Jams, salads, cocktails and more great uses for blood oranges, now in season
What’s in season: Another cold-weather-loving member of the citrus family, the blood orange is known for its vibrant crimson interior and sweet-tart flavor. The red coloring, which sometimes appears as streaks in the fruit and a blush of pink on the skin, comes from the same anthocyanin pigment that gives raspberries their rich hue. Varieties include the deep red Moro, known for its intense flavor and aroma, the sweet Tarocco and the rosy-skinned Smith red. The oranges can be found from late winter into early spring.
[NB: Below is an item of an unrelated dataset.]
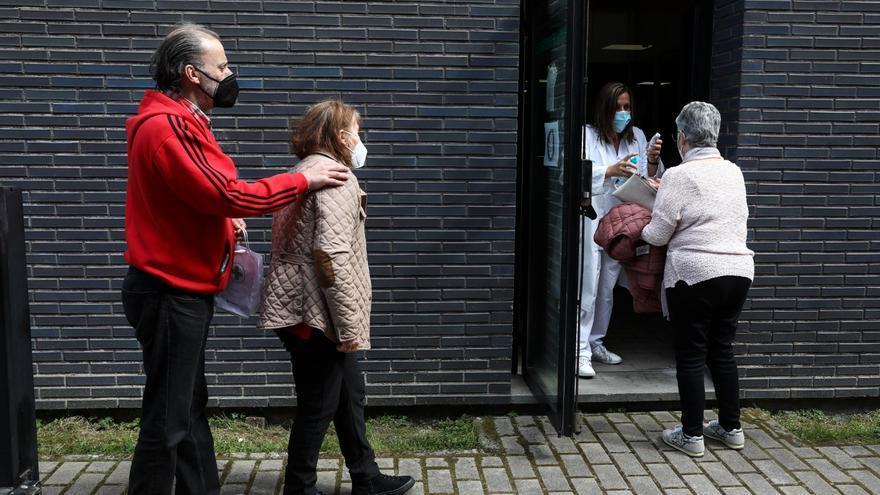 Asturias reorganiza la Primaria para que cada profesional atienda a diario a 43 pacientes, diez de ellos por teléfono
What to cook: Because of their bright red color, blood oranges lend a dramatic flair to any of a number of dishes, sweet or savory. Add fresh orange slices or segments to salads, and juice the fruit (be careful, it stains) into cocktails. Simmer the oranges for marmalade or jam. Add the juice to marinades or incorporate it into a sauce — classic Maltaise sauce is nothing more than Hollandaise combined with blood orange juice and is terrific spooned over vegetables or fish. Blood oranges also work well in desserts, lending flavor and color to ice creams and custards, as well as cakes and tarts.
What’s on the horizon: Smooth, green Fuertes and pebbly Hass are just a couple of the varieties of avocados showing up now. You can also find cherimoya, an oddly-shaped fruit with leathery green skin that’s prized for its velvety texture and sweet, tropical flavor.